Eric Stevenson, RIP: Boston metal legend, all-around awesome guy

Yesterday was truly a sad day for Massachusetts metal with the passing of ERIC STEVENSON. Guitarist, drummer, songwriter and all-around beloved figure, Stevenson is most renowned for Only Living Witness, the legendary Bay State metal crew that he formed with vocalist Jonah Jenkins in 1989. The outpouring of emotion, whether on Facebook or on metal blogs worldwide speaks to the warm spot OLW and Stevenson have held in the hearts of metal fans everywhere-- partly due to the way that OLW’s music managed the tricky feat of being supremely heavy while remaining literate, yearning and soulful, but also because of the fact that OLW were all notoriously awesome dudes in a genre where being nice, playing fair, and treating people with respect is not necessarily the fastest route to fame.

Stevenson cut his teeth in the 80s Massachusetts thrash scene with his Tewksbury outfit Formicide, who along with such local luminaries as Wargasm and Meliah Rage showcased a choppy style that forefronted crunching riffs and tricky changes made to sound not-so-tricky. Stevenson’s commanding and inventive drumstool mastery is evident even in the tunes of this formative crew-- but it wasn’t until he formed OLW that he really began showcasing new ways to mix forceful swing with bludgeoning might. Stevenson was a huge John Bonham fan, and it shows in his OLW chops, as his tom-heavy swing, like Bonham, often sounded like the work of more than one person.

The final track on their 1993 debut Prone Mortal Form, “December”, shows this combination of focused precision and tribal abandon in full effect-- its classic descending riff (which Stevenson himself wrote on guitar) and overpowering crescendo made the song a local metal anthem, and helped solidify a loyal fanbase. The song is über-heavy, but with a purposeful directiveness that sees Jenkins’s soaring vocals navigating the tune’s rough waters of pure riffola. “December” and Prone Mortal Form set the standard for Massachusetts metal, and set it high: by fusing the fury of hardcore and the crunch and flash of classic metal, OLW found a way to unite warring factions within the pit of what came to be known as “crossover”. It was an important musical melding, one that was clearly evident as an influence on the next decade or two of Massachusetts bands, especially the stratospheric successes of Shadows Fall and Killswitch Engage.

OLW were only with us for a brief period, and disbanded arguably at their height, prior to the release of their second and final album, 1996’s Innocents. Stevenson wasn’t idle after the band’s dissolution, though, pulling a stylistic 180 with Hank Crane, his country-tinged late-90s project which saw him singing songs in a style that, at first glance, might seem miles away from the bludgeon of OLW. But the two projects were closer than they might appear at first, considering the sonic eclecticism of OLW (particularly the country-ish acoustics of PMF’s “Darkly” and the Morricone-esque vista of Innocents’ “Hank Crane”, where the project got its name) and the grimness and metal breakdown moments in the Hank Crane discography.

All of which means that the sadness of Eric’s passing (at 46, after a five-month battle with melanoma) is about more than mourning the loss of a great drummer: besides being an all-around great guy beloved by many, Stevenson was a consummate songwriter and arranger whose work and influence have affected the feel of heavy music and will continue to for decades to come.

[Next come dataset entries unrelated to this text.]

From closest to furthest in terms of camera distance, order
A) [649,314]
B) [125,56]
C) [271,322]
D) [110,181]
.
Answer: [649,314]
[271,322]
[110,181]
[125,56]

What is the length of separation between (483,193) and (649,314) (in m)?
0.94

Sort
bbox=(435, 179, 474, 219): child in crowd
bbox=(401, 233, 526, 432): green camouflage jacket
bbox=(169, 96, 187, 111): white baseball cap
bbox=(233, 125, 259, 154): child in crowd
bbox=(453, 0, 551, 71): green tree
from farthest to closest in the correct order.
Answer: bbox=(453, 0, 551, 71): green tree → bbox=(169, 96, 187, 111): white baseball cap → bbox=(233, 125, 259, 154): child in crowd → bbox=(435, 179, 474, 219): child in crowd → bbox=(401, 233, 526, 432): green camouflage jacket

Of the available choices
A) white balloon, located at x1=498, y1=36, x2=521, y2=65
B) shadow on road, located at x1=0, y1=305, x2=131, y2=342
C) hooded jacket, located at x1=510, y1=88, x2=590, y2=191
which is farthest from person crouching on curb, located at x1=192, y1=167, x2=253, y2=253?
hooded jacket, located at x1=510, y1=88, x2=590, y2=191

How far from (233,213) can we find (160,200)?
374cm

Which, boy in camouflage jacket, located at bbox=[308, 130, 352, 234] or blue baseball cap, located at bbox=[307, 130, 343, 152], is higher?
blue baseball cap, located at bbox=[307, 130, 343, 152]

It’s important to remember that when OLW was happening, their musical alchemy was not the predominant sound: tossing metal and hardcore breakdowns together with acoustic guitars, string and violin arrangements, and clarion-call clear vocals was simply not done before, but they figured out a way to make it work and sound as natural as any of metal’s greats before or since.

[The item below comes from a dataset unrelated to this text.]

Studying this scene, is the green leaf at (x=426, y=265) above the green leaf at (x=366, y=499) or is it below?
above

Since the band’s demise, fans have only gotten one tiny glimpse of the band in action when they reunited for three shows in 2008. The Middle East Downstairs performances in June 2008 were, for those in attendance, some of the most joyous and fulfilling moments in local metal history, as a palpable sense of “I can’t believe this is happening!” could be easily read on the faces of both fans and band members alike. There are few gigs in this life where one can say “You just had to be there” and be correct: these were clearly two of them. After three Massachusetts gigs and a final gig in The Netherlands that August, it was all over-- perhaps giving closure to the story of OLW that, in a very small way, buffers the sadness of yesterday’s new, or at least allows those that knew Eric to focus on the personal aspect of the passing of such a universally-loved member of the global metal community.